Earlier this year, the U.S. Food and Drug Administration updated its requirements for the nutritional facts label on packaged foods. Most notably, the new label finally makes a distinction between naturally occurring sugar in things like fruit and the common “added sugar” that is often blamed for making us all fat.
While nutritionists have applauded this overdue regulatory change, there is still a lot of room for improvement. What will those future tweaks look like? Well, the editors at Wired have some ideas.
The magazine’s latest issue — which is largely dedicated to food (including a tantalizing cover shot of a fried chicken leg dipped in caviar) — features a wholly reimagined label created with expert input from nutritionist Marion Nestle and toxicologist Alan Goldberg.

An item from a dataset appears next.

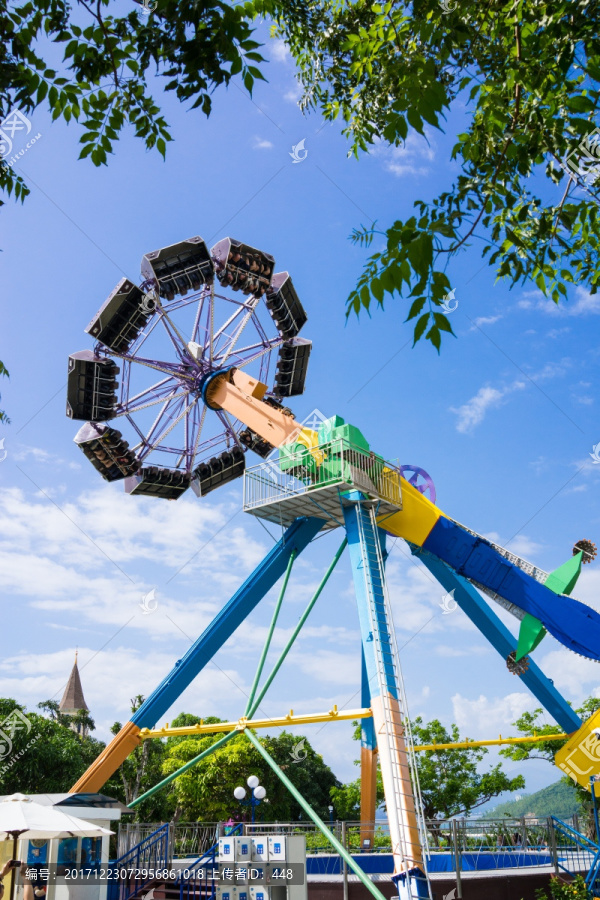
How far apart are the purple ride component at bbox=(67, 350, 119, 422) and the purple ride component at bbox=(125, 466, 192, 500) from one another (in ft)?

Highlights include a traffic-light-style color-coded warning system (a sort of health-conscious spin on the U.S. Department of Homeland Security’s terror-alert chart) and also a nutritional letter grade (not unlike the New York City Health Department’s method for rating the cleanliness of restaurants). Ingredients, meanwhile, have been relocated to improve visibility, and the label also spotlights long-unlisted nutrients like magnesium and vitamin E.
Pick up a copy of the mag to check out the full range of suggested improvements. Then try to guess how long it takes for the federal government to act on any of them.